Nikon
NIKON
NIKON (1605–1681), patriarch of Moscow, Russian Orthodox church reformer. Nikon briefly dominated the Russian political and ecclesiastical scene in the mid-seventeenth century. Not least of his achievements was that he rose from utter obscurity to do so. He served a Moscow parish for ten years but turned his back on the capital in the early 1630s when his three children all died suddenly. Both he and his wife decided to become monastics. Much of the time Nikon lived as a solitary (1634–1643). He was, however, elected abbot of the Kozheezero hermitage and by 1646 was abbot of an important monastery in Moscow. There he was befriended by the tsar. Hardly three years later he was appointed metropolitan (archbishop) of Novgorod and by 1652 was in line for election to the patriarchal throne itself.
By this time Nikon was clearly aligned with the reformers of the Russian church, the "God-seekers." They had encouraged a notable revival in the moral and liturgical life of the Russian people. At the time of his election Nikon had elicited an unusual promise of obedience from the tsar and boyars of the realm. He was now to implement it in an unprecedented fashion. He proceeded at an accelerated pace—and at his own initiative—with new liturgical reforms. The principle on which he based these reforms was that Orthodoxy was universal rather than merely Muscovite; that Russia gained its Orthodoxy from the Greeks; and that Greek models should be followed wherever any discrepancy could be detected between Greek and Russian practice. Nikon did not pause to consider that such discrepancies could well be legitimate and that seventeenth-century Greek practice might not be any more "authentic" than Russian.
Popular piety was outraged by some of Nikon's earliest reforms, not least because they involved the use of three fingers instead of two for the frequently used sign of the cross. In any case, Russians had long been used to thinking of Muscovite faith and practice as normative. Within a few years a schism developed. Whereas Nikon's own commitment to his reforms seems to have wavered within a few years, Old Ritualists (otherwise known as Old Believers) consistently accepted persecution rather than tolerate the new ways.

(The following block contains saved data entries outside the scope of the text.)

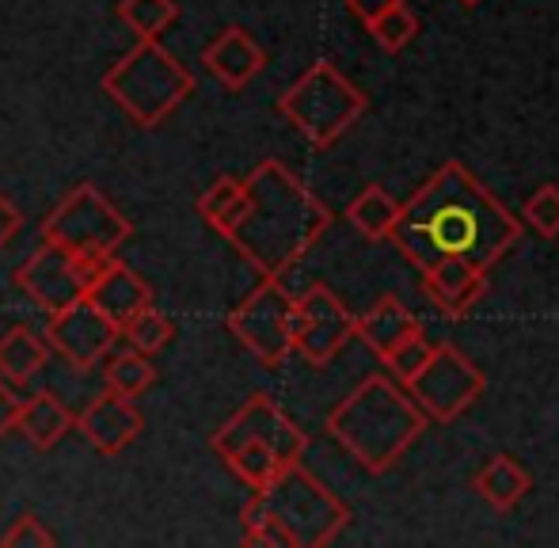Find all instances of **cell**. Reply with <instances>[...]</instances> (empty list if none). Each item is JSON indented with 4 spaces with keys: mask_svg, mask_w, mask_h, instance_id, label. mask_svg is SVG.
<instances>
[{
    "mask_svg": "<svg viewBox=\"0 0 559 548\" xmlns=\"http://www.w3.org/2000/svg\"><path fill=\"white\" fill-rule=\"evenodd\" d=\"M243 206V179L236 176H217L214 183L202 191L199 199V217L210 225V229L225 233L228 225L236 222V214H240Z\"/></svg>",
    "mask_w": 559,
    "mask_h": 548,
    "instance_id": "cell-27",
    "label": "cell"
},
{
    "mask_svg": "<svg viewBox=\"0 0 559 548\" xmlns=\"http://www.w3.org/2000/svg\"><path fill=\"white\" fill-rule=\"evenodd\" d=\"M104 92L133 127L156 130L194 92V73L164 50L160 38H138V46L104 73Z\"/></svg>",
    "mask_w": 559,
    "mask_h": 548,
    "instance_id": "cell-4",
    "label": "cell"
},
{
    "mask_svg": "<svg viewBox=\"0 0 559 548\" xmlns=\"http://www.w3.org/2000/svg\"><path fill=\"white\" fill-rule=\"evenodd\" d=\"M118 335H126V343H130L133 350L153 358L176 339V324H171V317H164L156 305H145V309H138L122 327H118Z\"/></svg>",
    "mask_w": 559,
    "mask_h": 548,
    "instance_id": "cell-25",
    "label": "cell"
},
{
    "mask_svg": "<svg viewBox=\"0 0 559 548\" xmlns=\"http://www.w3.org/2000/svg\"><path fill=\"white\" fill-rule=\"evenodd\" d=\"M522 222L530 229H537L540 237L556 240L559 237V187L556 183H545L537 194H530L522 206Z\"/></svg>",
    "mask_w": 559,
    "mask_h": 548,
    "instance_id": "cell-30",
    "label": "cell"
},
{
    "mask_svg": "<svg viewBox=\"0 0 559 548\" xmlns=\"http://www.w3.org/2000/svg\"><path fill=\"white\" fill-rule=\"evenodd\" d=\"M461 4H479V0H461Z\"/></svg>",
    "mask_w": 559,
    "mask_h": 548,
    "instance_id": "cell-35",
    "label": "cell"
},
{
    "mask_svg": "<svg viewBox=\"0 0 559 548\" xmlns=\"http://www.w3.org/2000/svg\"><path fill=\"white\" fill-rule=\"evenodd\" d=\"M289 312H294V294L282 286V278H263L233 312H228V332L240 339L243 350L259 358L263 366L278 370L294 355L289 339Z\"/></svg>",
    "mask_w": 559,
    "mask_h": 548,
    "instance_id": "cell-8",
    "label": "cell"
},
{
    "mask_svg": "<svg viewBox=\"0 0 559 548\" xmlns=\"http://www.w3.org/2000/svg\"><path fill=\"white\" fill-rule=\"evenodd\" d=\"M23 438H27L35 450H53L69 430H76V415L66 408V401L43 389V393L27 396L20 408V422H15Z\"/></svg>",
    "mask_w": 559,
    "mask_h": 548,
    "instance_id": "cell-19",
    "label": "cell"
},
{
    "mask_svg": "<svg viewBox=\"0 0 559 548\" xmlns=\"http://www.w3.org/2000/svg\"><path fill=\"white\" fill-rule=\"evenodd\" d=\"M430 350H435V343H430L423 332H412V335H404V339H400L396 347H392L389 355H381V358H384V366H389L392 378H396L400 385H407V381H412L415 373L427 366Z\"/></svg>",
    "mask_w": 559,
    "mask_h": 548,
    "instance_id": "cell-29",
    "label": "cell"
},
{
    "mask_svg": "<svg viewBox=\"0 0 559 548\" xmlns=\"http://www.w3.org/2000/svg\"><path fill=\"white\" fill-rule=\"evenodd\" d=\"M332 225V210L282 160H263L243 179V206L222 237L263 278H282Z\"/></svg>",
    "mask_w": 559,
    "mask_h": 548,
    "instance_id": "cell-2",
    "label": "cell"
},
{
    "mask_svg": "<svg viewBox=\"0 0 559 548\" xmlns=\"http://www.w3.org/2000/svg\"><path fill=\"white\" fill-rule=\"evenodd\" d=\"M202 65H206L210 76H217L228 92H240L266 69V50L251 38L248 27H225L222 35L202 50Z\"/></svg>",
    "mask_w": 559,
    "mask_h": 548,
    "instance_id": "cell-16",
    "label": "cell"
},
{
    "mask_svg": "<svg viewBox=\"0 0 559 548\" xmlns=\"http://www.w3.org/2000/svg\"><path fill=\"white\" fill-rule=\"evenodd\" d=\"M0 545L4 548H53L58 545V537L46 529L43 519H35V514H20V519L0 534Z\"/></svg>",
    "mask_w": 559,
    "mask_h": 548,
    "instance_id": "cell-31",
    "label": "cell"
},
{
    "mask_svg": "<svg viewBox=\"0 0 559 548\" xmlns=\"http://www.w3.org/2000/svg\"><path fill=\"white\" fill-rule=\"evenodd\" d=\"M396 214H400V202L392 199L384 187H366V191L358 194V199L346 206V217H350V225L361 233L366 240H384L392 233V225H396Z\"/></svg>",
    "mask_w": 559,
    "mask_h": 548,
    "instance_id": "cell-22",
    "label": "cell"
},
{
    "mask_svg": "<svg viewBox=\"0 0 559 548\" xmlns=\"http://www.w3.org/2000/svg\"><path fill=\"white\" fill-rule=\"evenodd\" d=\"M115 12L138 38H160L179 20L176 0H118Z\"/></svg>",
    "mask_w": 559,
    "mask_h": 548,
    "instance_id": "cell-26",
    "label": "cell"
},
{
    "mask_svg": "<svg viewBox=\"0 0 559 548\" xmlns=\"http://www.w3.org/2000/svg\"><path fill=\"white\" fill-rule=\"evenodd\" d=\"M369 35L377 38V46H381V50L400 53L415 35H419V15H415L412 8L400 0V4H392L381 20L369 23Z\"/></svg>",
    "mask_w": 559,
    "mask_h": 548,
    "instance_id": "cell-28",
    "label": "cell"
},
{
    "mask_svg": "<svg viewBox=\"0 0 559 548\" xmlns=\"http://www.w3.org/2000/svg\"><path fill=\"white\" fill-rule=\"evenodd\" d=\"M88 301L96 305L115 327H122L133 312L153 305V286L133 267H126V263H118V260H107L104 271L96 274V282L88 286Z\"/></svg>",
    "mask_w": 559,
    "mask_h": 548,
    "instance_id": "cell-17",
    "label": "cell"
},
{
    "mask_svg": "<svg viewBox=\"0 0 559 548\" xmlns=\"http://www.w3.org/2000/svg\"><path fill=\"white\" fill-rule=\"evenodd\" d=\"M240 442L271 445L282 465H294V461H301L305 450H309V434H305V430L274 404V396H266V393L248 396L240 412L228 415L222 427L214 430V438H210V450L222 457L225 450H233V445H240Z\"/></svg>",
    "mask_w": 559,
    "mask_h": 548,
    "instance_id": "cell-12",
    "label": "cell"
},
{
    "mask_svg": "<svg viewBox=\"0 0 559 548\" xmlns=\"http://www.w3.org/2000/svg\"><path fill=\"white\" fill-rule=\"evenodd\" d=\"M392 4H400V0H346V8H350L354 20H361L369 27L373 20H381L384 12H389Z\"/></svg>",
    "mask_w": 559,
    "mask_h": 548,
    "instance_id": "cell-33",
    "label": "cell"
},
{
    "mask_svg": "<svg viewBox=\"0 0 559 548\" xmlns=\"http://www.w3.org/2000/svg\"><path fill=\"white\" fill-rule=\"evenodd\" d=\"M20 225H23V214H20V206H15L12 199H4L0 194V248L8 245V240L20 233Z\"/></svg>",
    "mask_w": 559,
    "mask_h": 548,
    "instance_id": "cell-34",
    "label": "cell"
},
{
    "mask_svg": "<svg viewBox=\"0 0 559 548\" xmlns=\"http://www.w3.org/2000/svg\"><path fill=\"white\" fill-rule=\"evenodd\" d=\"M20 408H23V396L15 393V385H8V381L0 378V438L15 430V422H20Z\"/></svg>",
    "mask_w": 559,
    "mask_h": 548,
    "instance_id": "cell-32",
    "label": "cell"
},
{
    "mask_svg": "<svg viewBox=\"0 0 559 548\" xmlns=\"http://www.w3.org/2000/svg\"><path fill=\"white\" fill-rule=\"evenodd\" d=\"M404 389H407V396L427 412V419L453 422L484 396L487 378H484V370H476L472 358H464L461 350L453 347V343H435L427 366H423Z\"/></svg>",
    "mask_w": 559,
    "mask_h": 548,
    "instance_id": "cell-9",
    "label": "cell"
},
{
    "mask_svg": "<svg viewBox=\"0 0 559 548\" xmlns=\"http://www.w3.org/2000/svg\"><path fill=\"white\" fill-rule=\"evenodd\" d=\"M366 107L369 99L361 88H354L332 61L309 65L278 96V115L317 148H332L366 115Z\"/></svg>",
    "mask_w": 559,
    "mask_h": 548,
    "instance_id": "cell-6",
    "label": "cell"
},
{
    "mask_svg": "<svg viewBox=\"0 0 559 548\" xmlns=\"http://www.w3.org/2000/svg\"><path fill=\"white\" fill-rule=\"evenodd\" d=\"M533 476L522 468V461L518 457H507V453H499V457H491L484 468L476 473V491L487 499V503L495 507V511H514L518 503L525 499V491H530Z\"/></svg>",
    "mask_w": 559,
    "mask_h": 548,
    "instance_id": "cell-21",
    "label": "cell"
},
{
    "mask_svg": "<svg viewBox=\"0 0 559 548\" xmlns=\"http://www.w3.org/2000/svg\"><path fill=\"white\" fill-rule=\"evenodd\" d=\"M50 358V343H46L43 332L27 324H15L0 335V378L8 385H27L38 370Z\"/></svg>",
    "mask_w": 559,
    "mask_h": 548,
    "instance_id": "cell-20",
    "label": "cell"
},
{
    "mask_svg": "<svg viewBox=\"0 0 559 548\" xmlns=\"http://www.w3.org/2000/svg\"><path fill=\"white\" fill-rule=\"evenodd\" d=\"M133 237V225L96 183H81L46 214L43 240L81 255V260H115L118 248Z\"/></svg>",
    "mask_w": 559,
    "mask_h": 548,
    "instance_id": "cell-7",
    "label": "cell"
},
{
    "mask_svg": "<svg viewBox=\"0 0 559 548\" xmlns=\"http://www.w3.org/2000/svg\"><path fill=\"white\" fill-rule=\"evenodd\" d=\"M104 263L107 260H81V255L43 240V248H35L15 271V286L23 289L27 301H35V309L50 317V312H61L81 297H88V286L104 271Z\"/></svg>",
    "mask_w": 559,
    "mask_h": 548,
    "instance_id": "cell-10",
    "label": "cell"
},
{
    "mask_svg": "<svg viewBox=\"0 0 559 548\" xmlns=\"http://www.w3.org/2000/svg\"><path fill=\"white\" fill-rule=\"evenodd\" d=\"M141 427H145V419H141L138 404L111 393V389L99 393L88 408L76 415V430L84 434V442L96 453H104V457H118V453L130 450L138 442Z\"/></svg>",
    "mask_w": 559,
    "mask_h": 548,
    "instance_id": "cell-14",
    "label": "cell"
},
{
    "mask_svg": "<svg viewBox=\"0 0 559 548\" xmlns=\"http://www.w3.org/2000/svg\"><path fill=\"white\" fill-rule=\"evenodd\" d=\"M423 289L445 320H464L487 294V271L461 255H445L423 271Z\"/></svg>",
    "mask_w": 559,
    "mask_h": 548,
    "instance_id": "cell-15",
    "label": "cell"
},
{
    "mask_svg": "<svg viewBox=\"0 0 559 548\" xmlns=\"http://www.w3.org/2000/svg\"><path fill=\"white\" fill-rule=\"evenodd\" d=\"M354 320L358 317L338 301L335 289H328L324 282H312L301 297H294V312H289L294 350L309 366H328L354 339Z\"/></svg>",
    "mask_w": 559,
    "mask_h": 548,
    "instance_id": "cell-11",
    "label": "cell"
},
{
    "mask_svg": "<svg viewBox=\"0 0 559 548\" xmlns=\"http://www.w3.org/2000/svg\"><path fill=\"white\" fill-rule=\"evenodd\" d=\"M412 332H423L419 317H415L412 309H407L404 301H400L396 294H384L373 301V309L361 312L358 320H354V339H361L369 350H373L377 358L389 355L392 347H396L404 335Z\"/></svg>",
    "mask_w": 559,
    "mask_h": 548,
    "instance_id": "cell-18",
    "label": "cell"
},
{
    "mask_svg": "<svg viewBox=\"0 0 559 548\" xmlns=\"http://www.w3.org/2000/svg\"><path fill=\"white\" fill-rule=\"evenodd\" d=\"M43 335L53 355L66 358V366H73L76 373L96 370L118 343V327L88 301V297H81V301L61 312H50Z\"/></svg>",
    "mask_w": 559,
    "mask_h": 548,
    "instance_id": "cell-13",
    "label": "cell"
},
{
    "mask_svg": "<svg viewBox=\"0 0 559 548\" xmlns=\"http://www.w3.org/2000/svg\"><path fill=\"white\" fill-rule=\"evenodd\" d=\"M427 412L396 385V381L366 378L350 396L335 404L328 415V430L366 473L381 476L419 442L427 430Z\"/></svg>",
    "mask_w": 559,
    "mask_h": 548,
    "instance_id": "cell-3",
    "label": "cell"
},
{
    "mask_svg": "<svg viewBox=\"0 0 559 548\" xmlns=\"http://www.w3.org/2000/svg\"><path fill=\"white\" fill-rule=\"evenodd\" d=\"M248 507L271 514L294 537V548H324L350 526V507L332 488H324L301 461L282 468L266 488L251 491Z\"/></svg>",
    "mask_w": 559,
    "mask_h": 548,
    "instance_id": "cell-5",
    "label": "cell"
},
{
    "mask_svg": "<svg viewBox=\"0 0 559 548\" xmlns=\"http://www.w3.org/2000/svg\"><path fill=\"white\" fill-rule=\"evenodd\" d=\"M222 461H225L228 468H233V476H240V480L248 484L251 491L266 488V484H271L274 476H278L282 468H286L278 457H274L271 445H263V442H240V445H233V450L222 453Z\"/></svg>",
    "mask_w": 559,
    "mask_h": 548,
    "instance_id": "cell-24",
    "label": "cell"
},
{
    "mask_svg": "<svg viewBox=\"0 0 559 548\" xmlns=\"http://www.w3.org/2000/svg\"><path fill=\"white\" fill-rule=\"evenodd\" d=\"M522 217L510 214L461 160H445L400 206L389 240L419 274L445 255H461L487 271L522 240Z\"/></svg>",
    "mask_w": 559,
    "mask_h": 548,
    "instance_id": "cell-1",
    "label": "cell"
},
{
    "mask_svg": "<svg viewBox=\"0 0 559 548\" xmlns=\"http://www.w3.org/2000/svg\"><path fill=\"white\" fill-rule=\"evenodd\" d=\"M104 378H107V389H111V393L126 396V401H138L141 393H148V389H153L156 366H153V358H148V355H141V350L130 347V350H122V355L107 358Z\"/></svg>",
    "mask_w": 559,
    "mask_h": 548,
    "instance_id": "cell-23",
    "label": "cell"
}]
</instances>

Paradoxically, the Russian church councils of 1666 and 1667, which accepted the Nikonian reforms and excommunicated the conservative Old Ritualists, also sat in judgment on Nikon himself. Their hidden agenda was the question of authority. Nikon was seen by the councils as having too readily accepted papal standards of authority. For example, he had published in Russian the spurious Donation of Constantine (a ninth-century document fabricated to strengthen the power of the Roman see), and he advocated the medieval formulation of the "two swords," which was held to justify the pope's authority over church and state alike. He insisted that the priesthood possessed primacy vis-à-vis the ruler and resisted any secular challenge to church prerogatives or ownership of land. All this caused resentment among the boyars and eventually also in the tsar. It was Tsar Aleksei himself who saw to it in 1666 that the church council depose his former friend Nikon. He thus paved the way for the 1720 reforms of Peter the Great, which involved the absolute (administrative) subjugation of church to state.
Nikon was subsequently exiled to the north and his status reduced to that of a simple monk. When the new tsar, Fedor, permitted him to return to Moscow (1681) it was already too late: Nikon died on the journey south at Yaroslavl. Nonetheless, his burial was that of a patriarch.
Bibliography
A wide range of contemporary documents relating to Nikon (some of them from his own hand) were translated by William Palmer as The Patriarch and the Tsar, 6 vols. (London, 1871–1876). A number of these have yet to appear in the original. An important study of Nikon's ideas is provided in M. V. Zyzykin's Patriarkh Nikon: Ego gosudarstvennye i kanonicheskie idei (Warsaw, 1931–1938). A vivid and authoritative picture of the age is provided by Pierre Pascal in Avvakum et les débuts du Raskol: La crise religieuse au dix-septième siècle en Russie, 2d ed. (Paris, 1963).